[Dataset items]
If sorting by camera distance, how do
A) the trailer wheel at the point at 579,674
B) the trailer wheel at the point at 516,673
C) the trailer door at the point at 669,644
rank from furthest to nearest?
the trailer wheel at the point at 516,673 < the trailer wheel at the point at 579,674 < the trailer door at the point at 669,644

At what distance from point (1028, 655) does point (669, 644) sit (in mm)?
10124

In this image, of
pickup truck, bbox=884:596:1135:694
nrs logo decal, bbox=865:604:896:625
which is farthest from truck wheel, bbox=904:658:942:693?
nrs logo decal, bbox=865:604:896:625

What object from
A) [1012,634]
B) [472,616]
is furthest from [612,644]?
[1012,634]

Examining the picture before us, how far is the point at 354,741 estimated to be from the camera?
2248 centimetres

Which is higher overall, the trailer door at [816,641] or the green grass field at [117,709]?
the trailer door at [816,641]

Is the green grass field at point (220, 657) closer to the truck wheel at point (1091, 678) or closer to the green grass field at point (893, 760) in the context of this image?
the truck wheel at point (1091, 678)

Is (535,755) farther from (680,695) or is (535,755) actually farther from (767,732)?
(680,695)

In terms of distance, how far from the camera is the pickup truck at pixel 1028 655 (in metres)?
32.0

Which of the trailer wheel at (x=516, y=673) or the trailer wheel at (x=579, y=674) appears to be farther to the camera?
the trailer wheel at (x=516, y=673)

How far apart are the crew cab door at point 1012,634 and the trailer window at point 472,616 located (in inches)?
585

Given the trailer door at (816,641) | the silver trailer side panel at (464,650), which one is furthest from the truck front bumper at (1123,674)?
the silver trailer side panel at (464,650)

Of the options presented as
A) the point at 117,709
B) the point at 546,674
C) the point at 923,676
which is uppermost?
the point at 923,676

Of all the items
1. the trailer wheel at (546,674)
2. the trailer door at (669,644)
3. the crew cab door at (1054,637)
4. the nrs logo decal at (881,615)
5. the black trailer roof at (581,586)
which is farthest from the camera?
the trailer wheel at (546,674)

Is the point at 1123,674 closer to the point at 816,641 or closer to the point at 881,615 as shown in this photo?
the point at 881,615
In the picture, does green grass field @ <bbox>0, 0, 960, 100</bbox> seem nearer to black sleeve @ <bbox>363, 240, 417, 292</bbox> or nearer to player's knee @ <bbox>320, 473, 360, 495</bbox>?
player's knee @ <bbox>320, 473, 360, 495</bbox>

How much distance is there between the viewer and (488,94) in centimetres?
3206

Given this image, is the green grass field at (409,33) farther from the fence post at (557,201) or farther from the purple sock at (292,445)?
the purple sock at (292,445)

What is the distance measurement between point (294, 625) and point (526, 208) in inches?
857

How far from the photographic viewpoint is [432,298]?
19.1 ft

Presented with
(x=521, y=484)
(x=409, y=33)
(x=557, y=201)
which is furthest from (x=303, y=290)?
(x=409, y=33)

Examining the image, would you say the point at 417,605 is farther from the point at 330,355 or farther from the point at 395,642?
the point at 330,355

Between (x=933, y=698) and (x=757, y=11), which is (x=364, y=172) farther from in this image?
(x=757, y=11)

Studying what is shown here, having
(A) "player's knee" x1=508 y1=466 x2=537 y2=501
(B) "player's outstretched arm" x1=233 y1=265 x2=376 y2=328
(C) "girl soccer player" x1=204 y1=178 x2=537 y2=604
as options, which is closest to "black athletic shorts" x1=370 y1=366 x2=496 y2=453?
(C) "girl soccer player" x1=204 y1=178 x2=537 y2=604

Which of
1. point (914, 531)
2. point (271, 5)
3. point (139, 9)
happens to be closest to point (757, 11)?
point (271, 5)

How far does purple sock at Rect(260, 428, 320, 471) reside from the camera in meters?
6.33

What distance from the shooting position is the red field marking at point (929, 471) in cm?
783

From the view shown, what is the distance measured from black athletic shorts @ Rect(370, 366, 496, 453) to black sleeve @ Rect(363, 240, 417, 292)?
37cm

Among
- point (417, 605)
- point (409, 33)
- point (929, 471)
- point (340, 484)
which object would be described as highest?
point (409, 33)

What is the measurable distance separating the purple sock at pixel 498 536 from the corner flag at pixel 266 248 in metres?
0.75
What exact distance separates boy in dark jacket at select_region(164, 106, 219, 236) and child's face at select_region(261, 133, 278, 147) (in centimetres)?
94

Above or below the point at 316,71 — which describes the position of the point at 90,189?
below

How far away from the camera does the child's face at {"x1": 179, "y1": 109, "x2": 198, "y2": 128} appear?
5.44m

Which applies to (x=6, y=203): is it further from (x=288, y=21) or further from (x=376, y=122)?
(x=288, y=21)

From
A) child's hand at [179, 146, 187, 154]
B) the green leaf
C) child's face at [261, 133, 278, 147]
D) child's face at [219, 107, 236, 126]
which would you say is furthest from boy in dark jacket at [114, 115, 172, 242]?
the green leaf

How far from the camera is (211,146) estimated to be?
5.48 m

**Written problem**
Retype all of the data shown above, word for word.

**Answer in full**
If sorting by camera distance, how do
A) the trailer wheel at the point at 579,674
B) the trailer wheel at the point at 516,673
C) the trailer door at the point at 669,644
rank from furthest to nearest?
the trailer wheel at the point at 516,673 < the trailer wheel at the point at 579,674 < the trailer door at the point at 669,644

At what distance from point (1028, 655) does point (669, 644) sit (in mm)?
10124

In this image, of
pickup truck, bbox=884:596:1135:694
nrs logo decal, bbox=865:604:896:625
which is farthest from truck wheel, bbox=904:658:942:693?
nrs logo decal, bbox=865:604:896:625

What object from
A) [1012,634]
B) [472,616]
is furthest from [612,644]?
[1012,634]

Examining the picture before us, how far is the point at 354,741 estimated to be from the camera?
2248 centimetres

Which is higher overall, the trailer door at [816,641] or the green grass field at [117,709]?
the trailer door at [816,641]

Is the green grass field at point (220, 657) closer to the truck wheel at point (1091, 678) or closer to the green grass field at point (893, 760) in the context of this image?
the truck wheel at point (1091, 678)

Is (535,755) farther from (680,695) or is (535,755) actually farther from (767,732)?
(680,695)

In terms of distance, how far from the camera is the pickup truck at pixel 1028 655 (in metres)?
32.0

Which of the trailer wheel at (x=516, y=673) or the trailer wheel at (x=579, y=674) appears to be farther to the camera?
the trailer wheel at (x=516, y=673)

How far apart are the crew cab door at point 1012,634 and the trailer window at point 472,616 located (in inches)?
585

Given the trailer door at (816,641) | the silver trailer side panel at (464,650), which one is furthest from the truck front bumper at (1123,674)?
the silver trailer side panel at (464,650)

Of the options presented as
A) the point at 117,709
B) the point at 546,674
C) the point at 923,676
which is uppermost?
the point at 923,676

Of all the items
1. the trailer wheel at (546,674)
2. the trailer door at (669,644)
3. the crew cab door at (1054,637)
4. the nrs logo decal at (881,615)
5. the black trailer roof at (581,586)
which is farthest from the camera?
the trailer wheel at (546,674)

Is the point at 1123,674 closer to the point at 816,641 or closer to the point at 881,615 as shown in this photo?
the point at 881,615
In the picture, does green grass field @ <bbox>0, 0, 960, 100</bbox> seem nearer to black sleeve @ <bbox>363, 240, 417, 292</bbox> or nearer to player's knee @ <bbox>320, 473, 360, 495</bbox>?
player's knee @ <bbox>320, 473, 360, 495</bbox>

How much distance is there between the viewer and (488,94) in centimetres?
3206

Given this image, is the green grass field at (409,33) farther from the fence post at (557,201) or farther from the purple sock at (292,445)?
the purple sock at (292,445)

What is the distance measurement between point (294, 625) and point (526, 208) in inches?
857

How far from the photographic viewpoint is [432,298]?
19.1 ft

Presented with
(x=521, y=484)
(x=409, y=33)
(x=557, y=201)
which is furthest from (x=303, y=290)?
(x=409, y=33)

Examining the image, would you say the point at 417,605 is farther from the point at 330,355 or farther from the point at 395,642?
the point at 330,355

Between (x=933, y=698) and (x=757, y=11), which is (x=364, y=172) farther from in this image?
(x=757, y=11)

Studying what is shown here, having
(A) "player's knee" x1=508 y1=466 x2=537 y2=501
(B) "player's outstretched arm" x1=233 y1=265 x2=376 y2=328
(C) "girl soccer player" x1=204 y1=178 x2=537 y2=604
as options, which is closest to "black athletic shorts" x1=370 y1=366 x2=496 y2=453?
(C) "girl soccer player" x1=204 y1=178 x2=537 y2=604

Which of
1. point (914, 531)
2. point (271, 5)
3. point (139, 9)
happens to be closest to point (757, 11)?
point (271, 5)

How far does purple sock at Rect(260, 428, 320, 471) reside from the camera in meters?
6.33

What distance from the shooting position is the red field marking at point (929, 471) in cm?
783

From the view shown, what is the distance measured from black athletic shorts @ Rect(370, 366, 496, 453) to black sleeve @ Rect(363, 240, 417, 292)?
37cm

Among
- point (417, 605)
- point (409, 33)
- point (929, 471)
- point (340, 484)
which object would be described as highest?
point (409, 33)

What is the measurable distance separating the purple sock at pixel 498 536 from the corner flag at pixel 266 248 in metres?
0.75
What exact distance separates boy in dark jacket at select_region(164, 106, 219, 236) and child's face at select_region(261, 133, 278, 147) (in centimetres)?
94

Above or below the point at 316,71 — which describes the position of the point at 90,189?
below

How far away from the camera does the child's face at {"x1": 179, "y1": 109, "x2": 198, "y2": 128} appear?
5.44m

Which applies to (x=6, y=203): is it further from (x=288, y=21) or further from (x=376, y=122)?
(x=288, y=21)

From
A) child's hand at [179, 146, 187, 154]
B) the green leaf
C) child's face at [261, 133, 278, 147]
D) child's face at [219, 107, 236, 126]
which would you say is furthest from boy in dark jacket at [114, 115, 172, 242]?
the green leaf

How far from the camera is (211,146) estimated to be?
5.48 m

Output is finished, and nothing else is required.